QR Code is kind of matrix barcode, it is recently very popular because of its fast read speed and big storage capacity, we can see it everywhere, Jeky even wanted to tattoo one on his body.
A QR code makes up by black square dots and white square grid, black dots arrange in white background, any kind of imaging device (in most situations, we use our smart phones) can read it, after processed by software, we can easily get information carried in the QR code.

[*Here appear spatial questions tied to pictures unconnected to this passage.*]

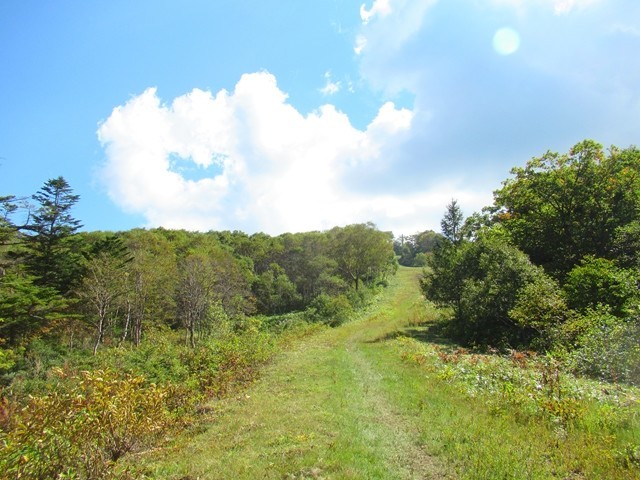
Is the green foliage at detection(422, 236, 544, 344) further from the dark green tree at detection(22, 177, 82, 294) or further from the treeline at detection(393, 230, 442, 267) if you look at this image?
the treeline at detection(393, 230, 442, 267)

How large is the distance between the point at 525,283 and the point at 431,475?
65.2 ft

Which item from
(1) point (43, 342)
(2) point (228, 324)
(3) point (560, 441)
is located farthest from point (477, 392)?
(1) point (43, 342)

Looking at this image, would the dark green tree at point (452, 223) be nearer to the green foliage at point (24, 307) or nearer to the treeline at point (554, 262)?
the treeline at point (554, 262)

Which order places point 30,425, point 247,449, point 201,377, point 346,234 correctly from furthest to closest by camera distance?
1. point 346,234
2. point 201,377
3. point 247,449
4. point 30,425

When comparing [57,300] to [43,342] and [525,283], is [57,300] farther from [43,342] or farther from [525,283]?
[525,283]

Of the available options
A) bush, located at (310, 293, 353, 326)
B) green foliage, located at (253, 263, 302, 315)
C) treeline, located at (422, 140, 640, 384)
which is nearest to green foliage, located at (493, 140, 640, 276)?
treeline, located at (422, 140, 640, 384)

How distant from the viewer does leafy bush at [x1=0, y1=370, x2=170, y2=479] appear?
496cm

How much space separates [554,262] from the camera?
104ft

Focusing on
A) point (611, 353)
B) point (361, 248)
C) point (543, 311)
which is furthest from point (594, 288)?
point (361, 248)

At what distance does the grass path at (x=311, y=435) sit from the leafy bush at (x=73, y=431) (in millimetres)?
1856

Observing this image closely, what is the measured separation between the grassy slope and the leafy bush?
6.01ft

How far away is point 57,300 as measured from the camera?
30.9 metres

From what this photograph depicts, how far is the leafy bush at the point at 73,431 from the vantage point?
4.96 metres

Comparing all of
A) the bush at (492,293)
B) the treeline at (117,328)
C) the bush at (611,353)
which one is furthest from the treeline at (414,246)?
the bush at (611,353)
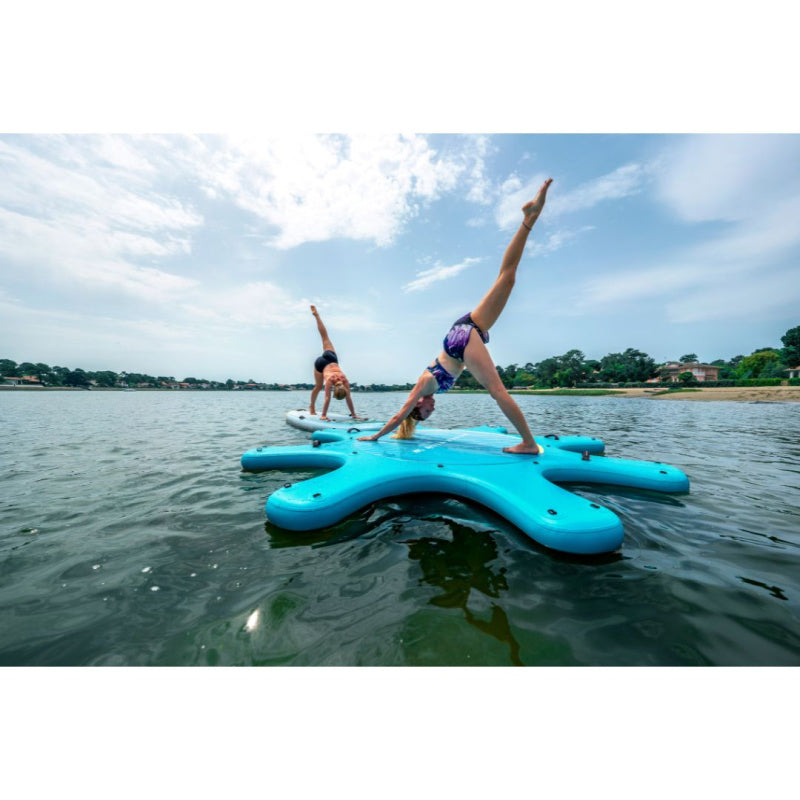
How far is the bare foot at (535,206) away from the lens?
3.88 m

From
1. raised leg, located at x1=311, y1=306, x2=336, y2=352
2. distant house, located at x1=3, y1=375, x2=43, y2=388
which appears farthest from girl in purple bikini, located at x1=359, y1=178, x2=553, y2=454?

Since half year ago, I wanted to make a QR code scanner using c++ and OpenCV, but I rarely had time, so before the new semester’s beginning, I must try to finish it, at least part of it.
First thing a QR code reader need to do is to find the position of QR code in image. It is convenient because QR code provide three finder patterns in the top-left, top-right, and bottom left corner, so our aim became simply finding these three finder patterns. When finder patterns found, the orientation of QR code is also known.
A QR code is something like above, we can see the 3 finder patterns, each of them can be decomposed into 3 parts: a 3 * 3 black square, a 5 * 5 white square frame, and a 7 * 7 square frame.
People use a lot of ways to finding these funky things, For instance, Viola-Jones framework, Boosting, Blob analysis, cluster analysis and so on, here I’ll try to use binary image contour analysis, the most simple way to do it.
Given this image, the back surface of a book with a QR code on it, we want to find the QR code. First let’s convert this image into gray scale, and change it to binary image. (Here I simply use Otsu-Method to get gray image binarized, about how to make the binary process self-adapted, that’s another story)
Using findContours() to find contours in this image, we can find plenty of contours.
And next step is eliminate all trash contours. Because the specific formation of finder pattern, we can find which of the contours are inside other contours, and the ratio of these inner pattern and outer pattern is in specific range.
Now we’ve found the three finder patterns, and we can do some judge and find the orientation of this QR code. In regular camera orientation, distance between top-right pattern and bottom-left pattern should be longer than their distance between top-left pattern, so by finding the longest distance among the three patterns, we can easily get the orientation of this QR code.
With the three patterns’ position, we can get an affine transform matrix by using OpenCV’s “getAffineTransform()” function, and using “warpAffine()” function get the final QR code image.
Next step is about read and decode QR code, I will go forward doing it when I have time these days.